> **Aim of the task**
Reproduce exactly the final portion of the data: every line from the one containing "Vietnam;Lao, site loc_0511, 2020-06-15" through the last line, inclusive.

> **Task material**
<<<<
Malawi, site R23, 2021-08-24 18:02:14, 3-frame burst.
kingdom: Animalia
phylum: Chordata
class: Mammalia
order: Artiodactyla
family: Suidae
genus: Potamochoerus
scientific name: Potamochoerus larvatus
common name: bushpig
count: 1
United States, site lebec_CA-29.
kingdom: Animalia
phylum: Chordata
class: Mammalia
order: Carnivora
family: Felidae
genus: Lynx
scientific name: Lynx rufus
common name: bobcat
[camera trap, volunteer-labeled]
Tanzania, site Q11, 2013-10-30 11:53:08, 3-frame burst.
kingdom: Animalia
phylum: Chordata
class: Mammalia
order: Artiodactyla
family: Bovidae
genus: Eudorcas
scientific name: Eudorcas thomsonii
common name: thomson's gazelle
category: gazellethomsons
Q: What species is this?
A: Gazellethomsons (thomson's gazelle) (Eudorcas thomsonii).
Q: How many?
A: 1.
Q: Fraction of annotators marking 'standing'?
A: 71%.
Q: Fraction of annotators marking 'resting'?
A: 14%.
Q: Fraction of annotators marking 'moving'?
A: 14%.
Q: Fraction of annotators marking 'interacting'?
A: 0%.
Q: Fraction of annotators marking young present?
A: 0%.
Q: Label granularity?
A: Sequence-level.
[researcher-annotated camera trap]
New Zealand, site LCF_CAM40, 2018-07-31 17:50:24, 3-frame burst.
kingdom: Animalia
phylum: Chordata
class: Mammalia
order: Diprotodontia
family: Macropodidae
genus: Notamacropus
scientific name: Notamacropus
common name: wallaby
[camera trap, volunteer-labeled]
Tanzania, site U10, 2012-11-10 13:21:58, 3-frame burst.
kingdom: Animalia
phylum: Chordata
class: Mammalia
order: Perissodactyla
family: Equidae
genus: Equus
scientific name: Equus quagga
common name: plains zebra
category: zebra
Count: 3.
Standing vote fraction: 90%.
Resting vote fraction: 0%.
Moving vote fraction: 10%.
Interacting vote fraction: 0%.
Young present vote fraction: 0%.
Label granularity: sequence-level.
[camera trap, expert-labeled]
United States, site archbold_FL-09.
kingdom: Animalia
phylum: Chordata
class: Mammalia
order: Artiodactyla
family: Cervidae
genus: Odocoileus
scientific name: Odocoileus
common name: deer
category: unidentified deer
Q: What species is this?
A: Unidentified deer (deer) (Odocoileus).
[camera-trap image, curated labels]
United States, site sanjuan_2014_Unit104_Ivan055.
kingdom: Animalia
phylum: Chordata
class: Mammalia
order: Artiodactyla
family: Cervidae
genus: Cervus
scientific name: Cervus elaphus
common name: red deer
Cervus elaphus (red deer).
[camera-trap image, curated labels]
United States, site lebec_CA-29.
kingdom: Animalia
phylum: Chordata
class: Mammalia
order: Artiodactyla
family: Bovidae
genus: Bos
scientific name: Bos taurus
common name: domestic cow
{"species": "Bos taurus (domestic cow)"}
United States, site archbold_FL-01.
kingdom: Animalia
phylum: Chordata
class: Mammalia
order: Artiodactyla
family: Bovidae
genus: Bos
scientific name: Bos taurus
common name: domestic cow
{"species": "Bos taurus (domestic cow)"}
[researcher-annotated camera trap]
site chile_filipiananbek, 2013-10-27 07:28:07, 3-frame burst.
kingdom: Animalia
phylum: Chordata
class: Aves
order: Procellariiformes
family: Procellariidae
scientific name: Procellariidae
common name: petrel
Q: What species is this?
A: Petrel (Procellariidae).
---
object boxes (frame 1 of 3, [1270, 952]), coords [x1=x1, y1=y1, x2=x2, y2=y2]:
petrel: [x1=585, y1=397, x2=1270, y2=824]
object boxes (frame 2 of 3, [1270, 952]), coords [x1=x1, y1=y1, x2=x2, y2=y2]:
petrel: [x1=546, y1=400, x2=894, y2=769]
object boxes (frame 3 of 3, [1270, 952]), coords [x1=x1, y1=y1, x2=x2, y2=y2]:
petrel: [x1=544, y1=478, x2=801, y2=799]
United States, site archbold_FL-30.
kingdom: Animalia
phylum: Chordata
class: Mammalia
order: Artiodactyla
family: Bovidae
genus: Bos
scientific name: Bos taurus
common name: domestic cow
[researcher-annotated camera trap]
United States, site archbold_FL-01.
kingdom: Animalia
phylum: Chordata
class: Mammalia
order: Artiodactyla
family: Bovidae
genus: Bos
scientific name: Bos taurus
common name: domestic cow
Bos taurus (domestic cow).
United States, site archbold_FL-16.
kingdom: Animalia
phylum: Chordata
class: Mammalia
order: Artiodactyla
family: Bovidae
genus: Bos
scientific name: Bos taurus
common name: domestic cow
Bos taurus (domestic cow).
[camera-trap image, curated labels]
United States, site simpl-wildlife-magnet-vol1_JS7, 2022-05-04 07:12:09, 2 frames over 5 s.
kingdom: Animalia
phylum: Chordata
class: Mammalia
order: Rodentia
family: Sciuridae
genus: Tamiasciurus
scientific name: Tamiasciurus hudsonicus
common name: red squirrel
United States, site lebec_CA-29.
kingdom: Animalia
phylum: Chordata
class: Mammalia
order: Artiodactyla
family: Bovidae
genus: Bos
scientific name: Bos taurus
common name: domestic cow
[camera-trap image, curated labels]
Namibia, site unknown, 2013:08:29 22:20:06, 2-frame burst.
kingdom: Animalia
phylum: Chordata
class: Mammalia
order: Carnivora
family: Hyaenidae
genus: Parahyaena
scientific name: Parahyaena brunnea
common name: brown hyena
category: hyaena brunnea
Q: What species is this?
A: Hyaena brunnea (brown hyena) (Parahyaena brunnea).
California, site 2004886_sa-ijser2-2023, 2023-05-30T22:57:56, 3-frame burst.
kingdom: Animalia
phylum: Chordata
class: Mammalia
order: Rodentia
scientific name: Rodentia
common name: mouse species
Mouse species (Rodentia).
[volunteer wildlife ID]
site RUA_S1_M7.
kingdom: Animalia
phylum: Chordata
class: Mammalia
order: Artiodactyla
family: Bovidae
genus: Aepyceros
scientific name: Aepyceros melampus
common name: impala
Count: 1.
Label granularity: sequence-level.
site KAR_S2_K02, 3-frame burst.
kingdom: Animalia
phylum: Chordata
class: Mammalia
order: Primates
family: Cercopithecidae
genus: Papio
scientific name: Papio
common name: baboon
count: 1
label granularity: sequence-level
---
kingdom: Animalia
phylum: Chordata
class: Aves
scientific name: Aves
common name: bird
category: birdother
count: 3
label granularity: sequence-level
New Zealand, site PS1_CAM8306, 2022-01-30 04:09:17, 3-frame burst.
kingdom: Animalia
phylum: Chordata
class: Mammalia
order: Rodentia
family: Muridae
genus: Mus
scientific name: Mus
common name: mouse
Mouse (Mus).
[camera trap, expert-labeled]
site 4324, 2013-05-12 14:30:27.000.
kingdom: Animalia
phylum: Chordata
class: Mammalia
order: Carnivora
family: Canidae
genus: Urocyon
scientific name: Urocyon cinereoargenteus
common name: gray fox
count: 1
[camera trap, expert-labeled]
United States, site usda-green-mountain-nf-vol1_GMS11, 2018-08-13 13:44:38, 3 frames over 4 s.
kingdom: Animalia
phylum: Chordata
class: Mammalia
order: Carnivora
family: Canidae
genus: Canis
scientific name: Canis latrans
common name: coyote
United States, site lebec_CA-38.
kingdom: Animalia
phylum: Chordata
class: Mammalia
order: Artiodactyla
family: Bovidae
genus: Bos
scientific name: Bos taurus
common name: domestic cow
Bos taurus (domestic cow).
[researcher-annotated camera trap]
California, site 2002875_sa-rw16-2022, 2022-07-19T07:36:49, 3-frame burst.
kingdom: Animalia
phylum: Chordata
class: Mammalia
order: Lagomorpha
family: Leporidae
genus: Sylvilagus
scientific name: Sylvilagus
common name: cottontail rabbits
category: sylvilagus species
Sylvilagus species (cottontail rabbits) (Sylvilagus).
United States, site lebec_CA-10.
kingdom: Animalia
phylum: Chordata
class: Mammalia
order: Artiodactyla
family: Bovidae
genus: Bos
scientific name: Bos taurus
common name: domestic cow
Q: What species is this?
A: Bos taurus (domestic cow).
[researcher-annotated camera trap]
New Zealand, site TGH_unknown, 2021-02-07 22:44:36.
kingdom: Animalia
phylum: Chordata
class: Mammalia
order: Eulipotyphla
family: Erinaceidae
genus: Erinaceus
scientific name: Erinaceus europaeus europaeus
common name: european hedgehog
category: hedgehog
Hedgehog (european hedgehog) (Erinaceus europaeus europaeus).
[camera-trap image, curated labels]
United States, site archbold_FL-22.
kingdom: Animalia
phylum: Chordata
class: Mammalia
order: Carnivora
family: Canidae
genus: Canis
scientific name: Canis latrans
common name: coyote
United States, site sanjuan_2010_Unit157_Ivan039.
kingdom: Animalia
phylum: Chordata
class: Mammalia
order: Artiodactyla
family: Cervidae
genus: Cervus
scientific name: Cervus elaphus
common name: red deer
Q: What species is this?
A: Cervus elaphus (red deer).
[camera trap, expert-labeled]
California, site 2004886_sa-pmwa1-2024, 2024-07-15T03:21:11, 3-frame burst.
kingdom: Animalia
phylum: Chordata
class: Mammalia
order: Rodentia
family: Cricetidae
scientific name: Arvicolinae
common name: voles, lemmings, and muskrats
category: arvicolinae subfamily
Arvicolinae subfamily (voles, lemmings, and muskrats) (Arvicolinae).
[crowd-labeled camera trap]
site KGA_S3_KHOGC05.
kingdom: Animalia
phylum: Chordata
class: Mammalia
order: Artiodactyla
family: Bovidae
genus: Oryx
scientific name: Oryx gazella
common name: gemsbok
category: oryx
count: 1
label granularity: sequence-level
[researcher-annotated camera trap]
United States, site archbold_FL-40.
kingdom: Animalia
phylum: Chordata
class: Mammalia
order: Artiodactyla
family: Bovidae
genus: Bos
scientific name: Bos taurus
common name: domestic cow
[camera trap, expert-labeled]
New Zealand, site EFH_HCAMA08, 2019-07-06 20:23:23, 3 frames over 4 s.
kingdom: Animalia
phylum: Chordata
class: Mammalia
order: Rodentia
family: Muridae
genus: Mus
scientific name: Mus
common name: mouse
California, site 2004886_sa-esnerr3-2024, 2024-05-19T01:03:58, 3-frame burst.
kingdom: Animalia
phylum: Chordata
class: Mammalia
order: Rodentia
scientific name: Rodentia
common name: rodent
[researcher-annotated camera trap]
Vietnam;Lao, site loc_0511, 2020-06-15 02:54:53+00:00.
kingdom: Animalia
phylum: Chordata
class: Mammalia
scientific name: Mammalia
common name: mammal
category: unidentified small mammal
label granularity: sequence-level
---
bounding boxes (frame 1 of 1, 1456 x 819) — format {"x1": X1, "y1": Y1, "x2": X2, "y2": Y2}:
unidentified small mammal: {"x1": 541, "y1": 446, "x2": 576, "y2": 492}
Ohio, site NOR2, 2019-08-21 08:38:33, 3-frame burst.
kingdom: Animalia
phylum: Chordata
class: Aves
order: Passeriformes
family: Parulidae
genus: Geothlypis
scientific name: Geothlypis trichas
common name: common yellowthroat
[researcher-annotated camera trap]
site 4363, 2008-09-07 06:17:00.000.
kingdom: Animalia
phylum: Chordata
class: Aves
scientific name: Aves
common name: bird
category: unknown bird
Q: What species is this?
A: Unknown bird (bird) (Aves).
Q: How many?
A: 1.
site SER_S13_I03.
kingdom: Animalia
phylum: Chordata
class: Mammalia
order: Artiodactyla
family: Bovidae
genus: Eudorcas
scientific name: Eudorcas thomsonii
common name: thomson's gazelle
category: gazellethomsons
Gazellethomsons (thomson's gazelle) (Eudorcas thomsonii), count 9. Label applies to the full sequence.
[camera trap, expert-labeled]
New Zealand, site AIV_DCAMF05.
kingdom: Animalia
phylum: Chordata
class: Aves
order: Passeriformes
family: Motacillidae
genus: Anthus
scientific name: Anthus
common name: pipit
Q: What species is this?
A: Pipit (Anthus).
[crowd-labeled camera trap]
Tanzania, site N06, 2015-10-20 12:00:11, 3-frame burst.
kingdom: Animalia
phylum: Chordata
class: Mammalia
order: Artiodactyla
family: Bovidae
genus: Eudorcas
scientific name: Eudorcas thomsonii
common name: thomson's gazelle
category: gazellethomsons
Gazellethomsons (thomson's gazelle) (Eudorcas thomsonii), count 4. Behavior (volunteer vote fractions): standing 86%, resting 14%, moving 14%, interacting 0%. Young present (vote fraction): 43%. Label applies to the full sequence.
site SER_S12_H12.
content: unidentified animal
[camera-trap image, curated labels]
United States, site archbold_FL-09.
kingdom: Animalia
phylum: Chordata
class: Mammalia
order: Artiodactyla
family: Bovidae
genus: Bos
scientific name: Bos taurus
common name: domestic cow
>>>>
> **The answer**
Vietnam;Lao, site loc_0511, 2020-06-15 02:54:53+00:00.
kingdom: Animalia
phylum: Chordata
class: Mammalia
scientific name: Mammalia
common name: mammal
category: unidentified small mammal
label granularity: sequence-level
---
bounding boxes (frame 1 of 1, 1456 x 819) — format {"x1": X1, "y1": Y1, "x2": X2, "y2": Y2}:
unidentified small mammal: {"x1": 541, "y1": 446, "x2": 576, "y2": 492}
Ohio, site NOR2, 2019-08-21 08:38:33, 3-frame burst.
kingdom: Animalia
phylum: Chordata
class: Aves
order: Passeriformes
family: Parulidae
genus: Geothlypis
scientific name: Geothlypis trichas
common name: common yellowthroat
[researcher-annotated camera trap]
site 4363, 2008-09-07 06:17:00.000.
kingdom: Animalia
phylum: Chordata
class: Aves
scientific name: Aves
common name: bird
category: unknown bird
Q: What species is this?
A: Unknown bird (bird) (Aves).
Q: How many?
A: 1.
site SER_S13_I03.
kingdom: Animalia
phylum: Chordata
class: Mammalia
order: Artiodactyla
family: Bovidae
genus: Eudorcas
scientific name: Eudorcas thomsonii
common name: thomson's gazelle
category: gazellethomsons
Gazellethomsons (thomson's gazelle) (Eudorcas thomsonii), count 9. Label applies to the full sequence.
[camera trap, expert-labeled]
New Zealand, site AIV_DCAMF05.
kingdom: Animalia
phylum: Chordata
class: Aves
order: Passeriformes
family: Motacillidae
genus: Anthus
scientific name: Anthus
common name: pipit
Q: What species is this?
A: Pipit (Anthus).
[crowd-labeled camera trap]
Tanzania, site N06, 2015-10-20 12:00:11, 3-frame burst.
kingdom: Animalia
phylum: Chordata
class: Mammalia
order: Artiodactyla
family: Bovidae
genus: Eudorcas
scientific name: Eudorcas thomsonii
common name: thomson's gazelle
category: gazellethomsons
Gazellethomsons (thomson's gazelle) (Eudorcas thomsonii), count 4. Behavior (volunteer vote fractions): standing 86%, resting 14%, moving 14%, interacting 0%. Young present (vote fraction): 43%. Label applies to the full sequence.
site SER_S12_H12.
content: unidentified animal
[camera-trap image, curated labels]
United States, site archbold_FL-09.
kingdom: Animalia
phylum: Chordata
class: Mammalia
order: Artiodactyla
family: Bovidae
genus: Bos
scientific name: Bos taurus
common name: domestic cow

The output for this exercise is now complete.